The Idaho Working Lands Initiative wants ranchers, timberland owners and farmers to be able to claim a state income tax credit for lands protected from development with conservation easements. Those easements could be with government or private land trusts.
Last year, a measure failed that would have set the tax credit at 50 percent of the appraised value of the lands.
Rep. Dennis Lake, R-Blackfoot, a rancher who chairs the House Revenue and Taxation Committee, said the chances are good that some type of tax-credit bill will be passed by lawmakers in 2008.
“I was amazed,” he told the Idaho Statesman. “Everybody was reasonable. I’m impressed so many people with that many different interests would come together.”
In 2005, the Nature Conservancy began the push to protect open space in Idaho. That organization as well as the Idaho Farm Bureau, Idaho Cattle Association, Idaho Wool Growers, Intermountain Forest Association, Idaho Conservation League, Trust for Public Land, Rocky Mountain Elk Foundation, and the Idaho Wildlife Federation are part of the Working Lands Initiative.
“It is a remarkable coalition,” said Boise State’s John Freemuth, an expert on western land use. “This is the way you build consensus in Idaho.”
What has helped bridge the gap between people who work the land and people who want wild places protected is that both are disappearing in Idaho.
“A lot of people in our industry have been critical of The Nature Conservancy,” said Jim Little, of Emmett, a descendant of ranchers who helped convince cattlemen that the Working Lands Initiative was in their best interest. “But we woke up to the fact that what they’re trying to do really gets in line with what of a lot of us ranchers want. We want open space. We like to see wildlife. And when our neighbors sell out, we’re losers also.”

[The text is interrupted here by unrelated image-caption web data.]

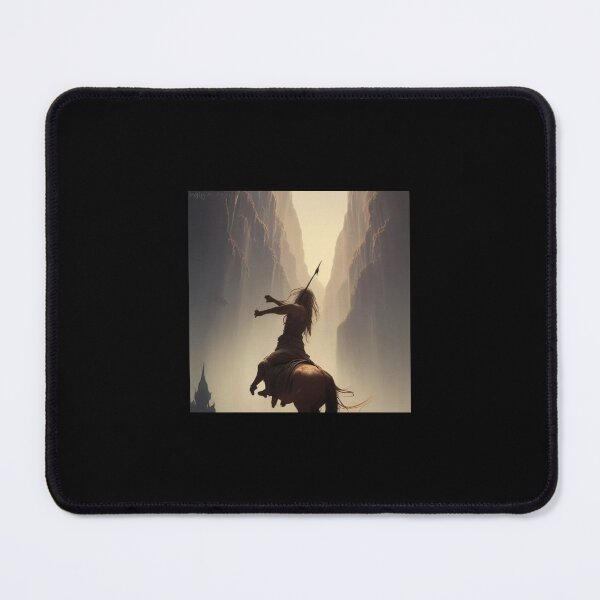 Item preview, Centaur Sagittarius designed and sold by UglyAIArtwork.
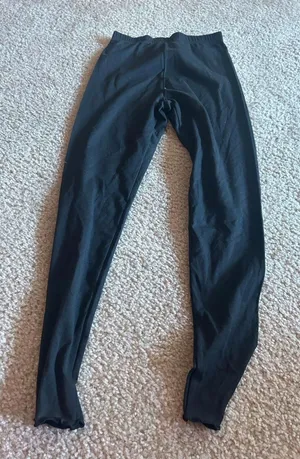 Leggings black petite xxs size pants thumbnail 1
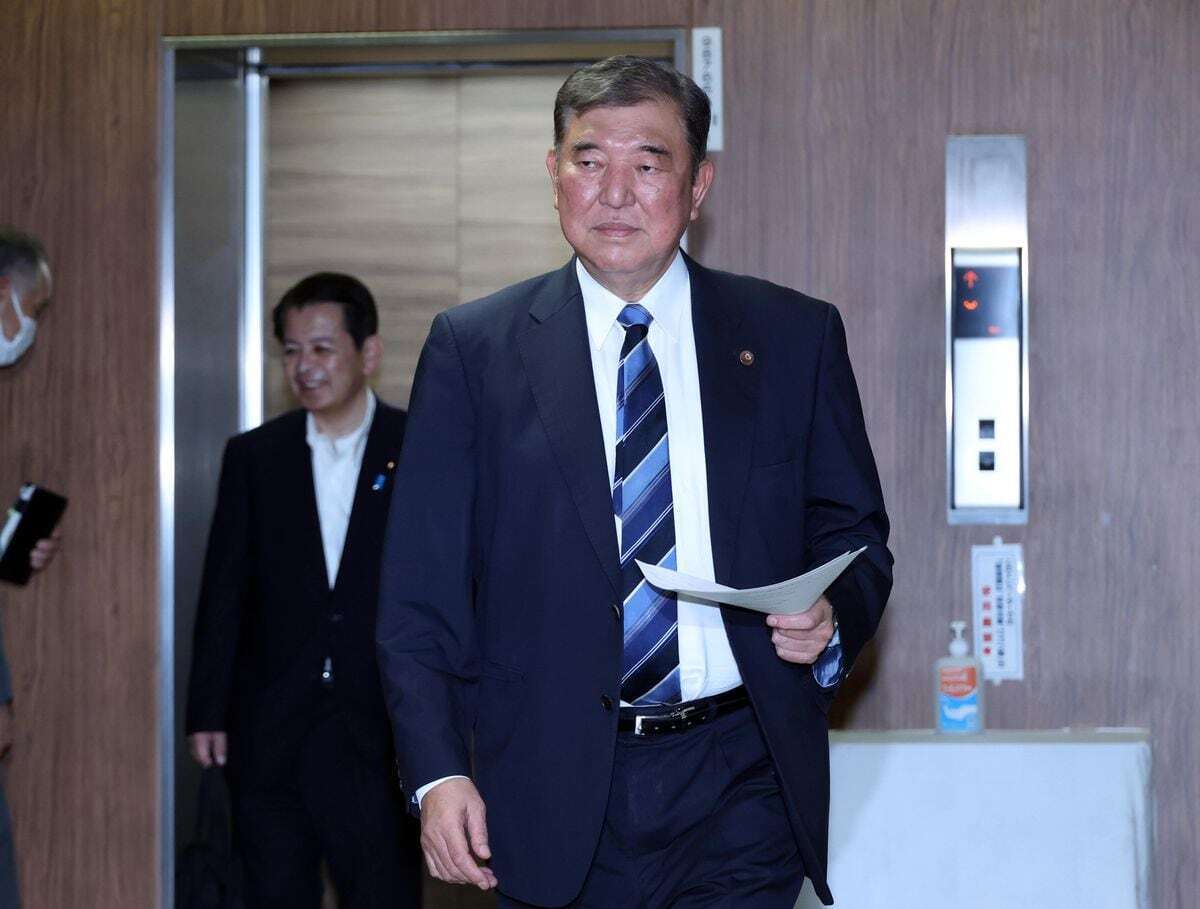 自民・石破茂氏が新著、憲法９条２項削除と国防軍を主張　首相になるかは「天が決める」（産経新聞） - Yahoo!ニュース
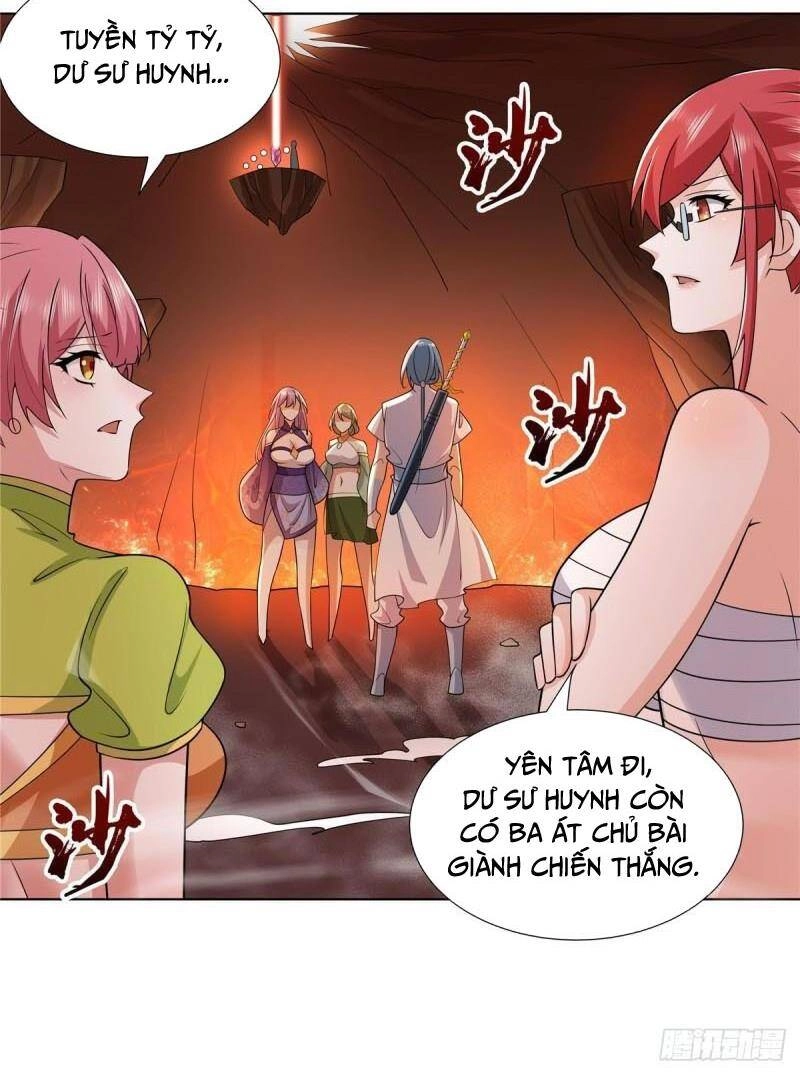 Võ Công Tự Động Tu Luyện: Ta Ở Ma Giáo Tu Thành Phật Hoàng Chapter 87 - 15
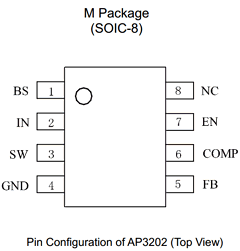 3202M-G1 Datasheet PDF BCD Semiconductor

The measure that sponsors want to pitch to the 2008 Legislature would make a good fit with Gov. Butch Otter’s proposal to establish a $50 million trust to preserve private lands that are deemed to have significant value for wildlife.
Idaho trails the pack when it comes to land-protection incentives. Wyoming and Nevada have $200 million land trusts. New Mexico, Colorado and California offer tax credits.
“You lose a little tax revenue, but what have you gained?” asked Kirk David, who owns timberland in Kootenai County. “You’ve kept the quality of life, you’ve kept the things everybody likes about Idaho.”